##### Passage to read #####

Expert’s View – It’s time to encourage a career in hospitality

The British Hospitality Association’s Chief Executive, Ufi Ibrahim, writes exclusively for On-Trade Progress:

The Guardian wrote recently that the BHA has “significant clout, with 45,000 members employing 3.2 million workers in businesses ranging from Nando’s chicken chain to Heston Blumenthal’s three Michelin star Fat Duck in the restaurant sector; Hilton, Radisson and Four Seasons in the hotel sector and Whitbread and Butlins in the pub and entertainment sector.”

That is a slight exaggeration. The number of employees is the number employed in the industry not by our members – but you get the drift. When talking to Government it is important that the industry speaks with one voice so that Government understands that the people with whom it is dealing mean business. These are businesses from SMEs to the behemoths – we represent them all.

This is more important now than ever before as hospitality and tourism face major threats which cut across the monthly figures which show that, at the moment, incoming visitors from abroad are on the up as foreign tourists take advantage of the falling value of sterling.

##### Given entries #####

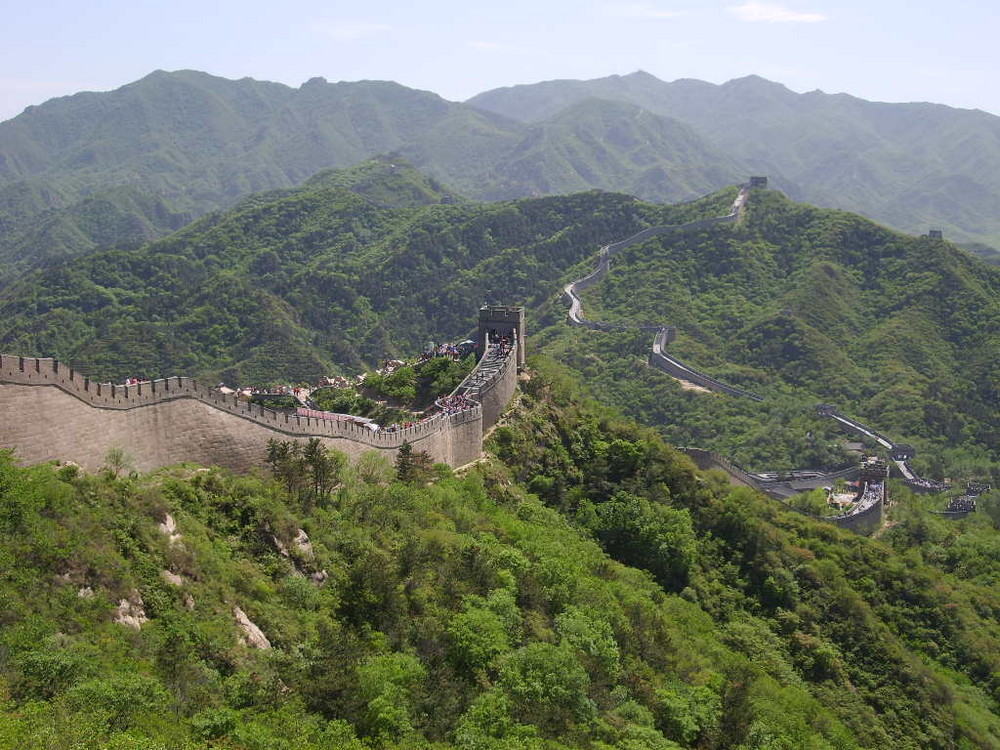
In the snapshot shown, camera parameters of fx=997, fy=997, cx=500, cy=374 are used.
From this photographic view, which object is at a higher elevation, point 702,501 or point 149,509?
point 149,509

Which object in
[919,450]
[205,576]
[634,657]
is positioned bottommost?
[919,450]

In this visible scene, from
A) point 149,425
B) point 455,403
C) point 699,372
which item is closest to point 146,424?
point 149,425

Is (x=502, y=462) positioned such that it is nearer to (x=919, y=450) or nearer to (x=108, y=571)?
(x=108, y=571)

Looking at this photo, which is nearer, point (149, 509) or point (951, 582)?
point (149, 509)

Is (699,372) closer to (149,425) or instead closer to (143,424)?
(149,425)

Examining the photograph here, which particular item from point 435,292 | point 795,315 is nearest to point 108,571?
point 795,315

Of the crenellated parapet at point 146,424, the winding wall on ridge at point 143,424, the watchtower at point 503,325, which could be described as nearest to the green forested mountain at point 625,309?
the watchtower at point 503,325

#####
##### Given entries #####

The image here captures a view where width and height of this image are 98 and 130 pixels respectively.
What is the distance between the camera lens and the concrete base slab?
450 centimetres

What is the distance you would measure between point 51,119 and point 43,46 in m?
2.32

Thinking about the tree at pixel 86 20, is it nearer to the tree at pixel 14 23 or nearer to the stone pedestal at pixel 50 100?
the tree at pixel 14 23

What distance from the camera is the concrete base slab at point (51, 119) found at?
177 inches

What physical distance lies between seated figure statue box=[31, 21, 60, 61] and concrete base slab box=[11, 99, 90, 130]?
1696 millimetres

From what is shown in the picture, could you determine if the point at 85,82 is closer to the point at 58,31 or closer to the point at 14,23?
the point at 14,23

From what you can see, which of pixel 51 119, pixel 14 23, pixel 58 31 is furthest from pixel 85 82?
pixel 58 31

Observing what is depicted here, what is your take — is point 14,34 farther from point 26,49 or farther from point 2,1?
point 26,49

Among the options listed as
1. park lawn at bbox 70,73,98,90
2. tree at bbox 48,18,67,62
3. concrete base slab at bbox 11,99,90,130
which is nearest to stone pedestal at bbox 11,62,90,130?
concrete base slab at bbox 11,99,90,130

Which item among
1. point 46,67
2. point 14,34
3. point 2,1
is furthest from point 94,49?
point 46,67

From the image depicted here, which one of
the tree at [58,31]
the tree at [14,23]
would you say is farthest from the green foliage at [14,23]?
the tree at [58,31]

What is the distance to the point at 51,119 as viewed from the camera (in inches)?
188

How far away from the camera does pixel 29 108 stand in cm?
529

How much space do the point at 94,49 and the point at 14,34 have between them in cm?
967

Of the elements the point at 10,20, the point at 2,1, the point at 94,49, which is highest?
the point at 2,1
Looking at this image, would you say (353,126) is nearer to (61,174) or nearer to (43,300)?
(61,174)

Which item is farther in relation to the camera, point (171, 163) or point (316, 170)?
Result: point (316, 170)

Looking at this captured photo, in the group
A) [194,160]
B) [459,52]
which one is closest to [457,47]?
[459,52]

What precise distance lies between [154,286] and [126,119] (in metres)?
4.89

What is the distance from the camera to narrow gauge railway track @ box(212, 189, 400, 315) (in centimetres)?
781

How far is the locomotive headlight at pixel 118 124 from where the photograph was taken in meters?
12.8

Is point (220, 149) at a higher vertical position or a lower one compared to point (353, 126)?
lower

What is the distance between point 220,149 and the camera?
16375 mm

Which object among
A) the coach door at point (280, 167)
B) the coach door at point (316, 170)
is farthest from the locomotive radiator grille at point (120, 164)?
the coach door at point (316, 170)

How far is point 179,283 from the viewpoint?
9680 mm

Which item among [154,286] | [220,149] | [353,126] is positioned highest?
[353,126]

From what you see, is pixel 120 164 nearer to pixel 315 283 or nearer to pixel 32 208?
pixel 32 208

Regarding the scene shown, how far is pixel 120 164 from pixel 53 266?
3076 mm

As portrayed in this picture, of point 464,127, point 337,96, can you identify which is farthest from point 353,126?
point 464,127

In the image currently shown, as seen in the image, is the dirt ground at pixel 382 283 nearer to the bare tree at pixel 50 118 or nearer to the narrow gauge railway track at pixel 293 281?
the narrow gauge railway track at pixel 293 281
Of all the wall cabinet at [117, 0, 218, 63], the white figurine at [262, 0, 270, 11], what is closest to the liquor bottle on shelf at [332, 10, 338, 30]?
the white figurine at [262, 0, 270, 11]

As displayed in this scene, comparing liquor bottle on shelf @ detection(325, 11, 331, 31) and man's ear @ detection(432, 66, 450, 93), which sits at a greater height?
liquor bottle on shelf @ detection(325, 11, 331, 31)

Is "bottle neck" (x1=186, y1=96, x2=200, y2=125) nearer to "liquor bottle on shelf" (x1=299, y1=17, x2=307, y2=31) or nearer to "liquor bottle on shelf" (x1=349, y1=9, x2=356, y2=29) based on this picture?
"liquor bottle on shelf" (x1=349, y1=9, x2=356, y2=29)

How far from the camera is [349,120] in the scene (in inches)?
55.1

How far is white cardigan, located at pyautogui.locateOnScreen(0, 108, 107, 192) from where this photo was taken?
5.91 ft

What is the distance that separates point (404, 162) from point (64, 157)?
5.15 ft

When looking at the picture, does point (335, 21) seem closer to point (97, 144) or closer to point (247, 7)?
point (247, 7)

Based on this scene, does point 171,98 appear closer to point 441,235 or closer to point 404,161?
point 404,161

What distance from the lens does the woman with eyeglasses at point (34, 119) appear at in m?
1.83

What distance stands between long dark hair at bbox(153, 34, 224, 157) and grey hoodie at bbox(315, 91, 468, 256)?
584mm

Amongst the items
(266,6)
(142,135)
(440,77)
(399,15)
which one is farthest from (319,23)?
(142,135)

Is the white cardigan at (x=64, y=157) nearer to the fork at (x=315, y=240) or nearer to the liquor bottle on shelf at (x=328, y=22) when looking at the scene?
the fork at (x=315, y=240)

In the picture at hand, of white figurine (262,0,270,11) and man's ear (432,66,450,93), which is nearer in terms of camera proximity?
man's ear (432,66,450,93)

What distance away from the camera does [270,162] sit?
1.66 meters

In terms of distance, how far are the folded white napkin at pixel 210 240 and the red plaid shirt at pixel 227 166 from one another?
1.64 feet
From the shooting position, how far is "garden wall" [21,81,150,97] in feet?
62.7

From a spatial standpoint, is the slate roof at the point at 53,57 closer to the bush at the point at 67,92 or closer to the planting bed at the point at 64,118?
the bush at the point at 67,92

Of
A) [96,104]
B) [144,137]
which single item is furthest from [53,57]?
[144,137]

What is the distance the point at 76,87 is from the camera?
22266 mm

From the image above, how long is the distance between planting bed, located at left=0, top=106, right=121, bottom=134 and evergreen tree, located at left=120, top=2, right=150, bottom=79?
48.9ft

#####
##### Given entries #####

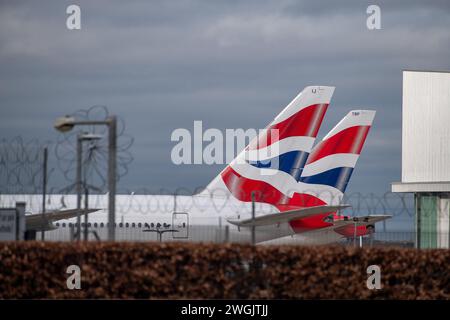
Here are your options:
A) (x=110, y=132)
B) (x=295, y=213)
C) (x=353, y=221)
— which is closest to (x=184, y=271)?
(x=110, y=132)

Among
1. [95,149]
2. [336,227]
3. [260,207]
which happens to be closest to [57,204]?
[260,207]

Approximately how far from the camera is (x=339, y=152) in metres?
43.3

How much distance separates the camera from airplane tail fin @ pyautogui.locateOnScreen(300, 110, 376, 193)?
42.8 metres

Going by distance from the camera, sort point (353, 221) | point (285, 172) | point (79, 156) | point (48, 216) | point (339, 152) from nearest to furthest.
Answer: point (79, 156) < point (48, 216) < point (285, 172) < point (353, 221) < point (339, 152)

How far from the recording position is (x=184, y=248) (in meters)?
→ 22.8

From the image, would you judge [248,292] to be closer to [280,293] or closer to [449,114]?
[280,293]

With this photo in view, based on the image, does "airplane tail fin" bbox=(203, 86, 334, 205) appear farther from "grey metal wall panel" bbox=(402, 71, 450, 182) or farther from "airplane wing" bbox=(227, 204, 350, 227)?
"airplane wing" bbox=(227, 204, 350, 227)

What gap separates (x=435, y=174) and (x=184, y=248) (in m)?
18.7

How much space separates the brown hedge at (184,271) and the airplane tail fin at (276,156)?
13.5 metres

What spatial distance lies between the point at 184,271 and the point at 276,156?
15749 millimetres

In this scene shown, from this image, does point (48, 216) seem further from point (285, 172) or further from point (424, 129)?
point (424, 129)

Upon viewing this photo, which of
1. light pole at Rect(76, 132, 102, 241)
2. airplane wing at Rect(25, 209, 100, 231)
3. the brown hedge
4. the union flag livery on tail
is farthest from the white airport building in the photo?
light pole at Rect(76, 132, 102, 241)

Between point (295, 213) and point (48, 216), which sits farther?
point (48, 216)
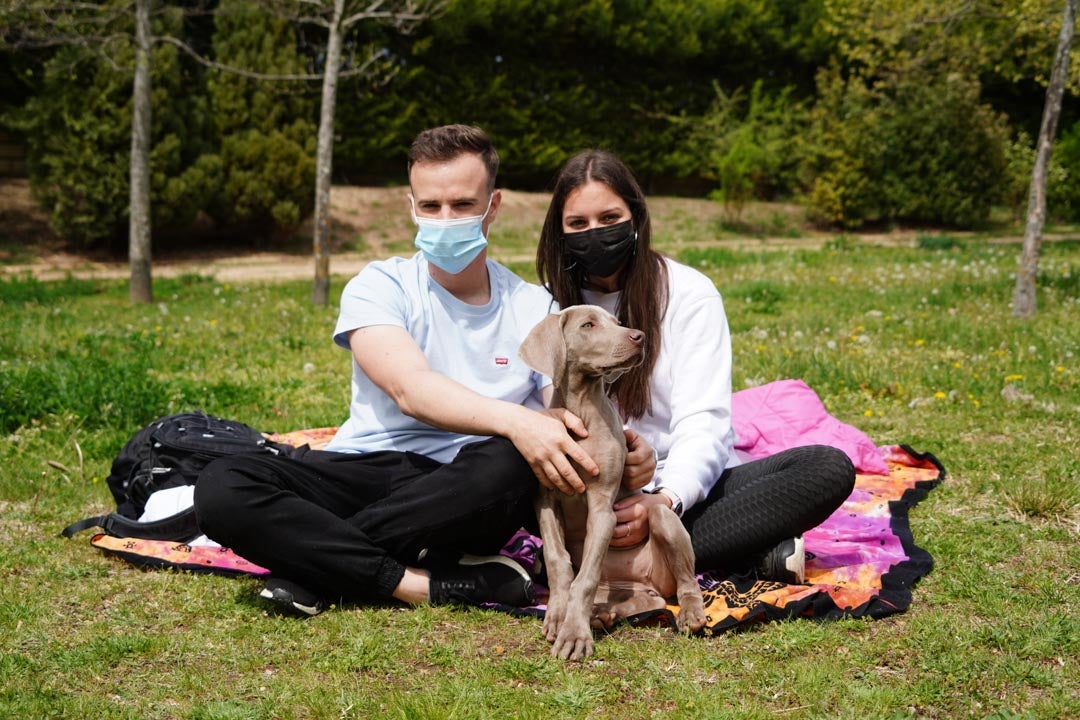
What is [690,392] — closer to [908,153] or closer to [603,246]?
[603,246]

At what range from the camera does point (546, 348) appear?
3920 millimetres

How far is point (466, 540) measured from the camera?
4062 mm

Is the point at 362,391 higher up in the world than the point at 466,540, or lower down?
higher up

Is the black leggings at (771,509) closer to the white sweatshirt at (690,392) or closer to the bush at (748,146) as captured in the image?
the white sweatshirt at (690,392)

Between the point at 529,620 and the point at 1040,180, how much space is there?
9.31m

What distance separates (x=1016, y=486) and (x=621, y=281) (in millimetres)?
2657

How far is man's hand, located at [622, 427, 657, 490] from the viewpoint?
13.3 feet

#####

**Work request:**
Answer these questions on the hospitality article:
(a) Who is the British Hospitality Association's Chief Executive?
(b) How many members did The Guardian say the BHA has?
(c) What are foreign tourists taking advantage of, according to the last paragraph?
These entries have no connection to the hospitality article.

**Answer:**
(a) Ufi Ibrahim
(b) 45,000
(c) The falling value of sterling